Hexagonal boron nitride is white and loose in appearance, soft in texture and smooth in feel, is similar to graphite in property, has a flaky structure, and is called white graphite. The hexagonal boron nitride has good electrical insulation, thermal conductivity, chemical resistance and lubricity. Boron nitride is widely used in the petroleum, chemical, mechanical, electronic, electrical, textile, nuclear, aerospace and other industrial sectors. At present, few reports about the synthesis of boron nitride-metal-carbon nanotube composite materials and the application research thereof in fuel cells are found, and related electrochemical performance tests are rarely seen.

Disclosure of Invention

In view of the above-mentioned shortcomings of the prior art, the present invention aims to provide a BN/Cu/CNT composite material, a preparation method and a use thereof, which overcome the defects of the prior art, such as high cost of the catalyst for fuel cells, easy poisoning by CO, unstable electrocatalytic oxygen reduction performance, limited application, etc.

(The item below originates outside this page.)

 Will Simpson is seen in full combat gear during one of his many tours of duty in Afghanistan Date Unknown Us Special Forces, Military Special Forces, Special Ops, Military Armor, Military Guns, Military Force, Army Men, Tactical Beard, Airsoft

In order to achieve the above object or other objects, the present invention is achieved by the following aspects.

The BN/Cu/CNT composite material is characterized in that Cu particles are uniformly attached between BN sheets and on the surfaces of the BN sheets, and the CNT plays a role in fixing Cu and BN.

According to the BN/Cu/CNT composite material, metal copper is uniformly attached to the surface of the BN (boron nitride) sheet layer and between the BN sheet layers, the CNT (carbon nano tube) in the composite material can further fix copper particles and BN to form a cage-shaped structure, and meanwhile, the carbon nano tube also improves the conductivity of the material.

Preferably, the molar ratio of BN, Cu to CNT is 1:2: 1.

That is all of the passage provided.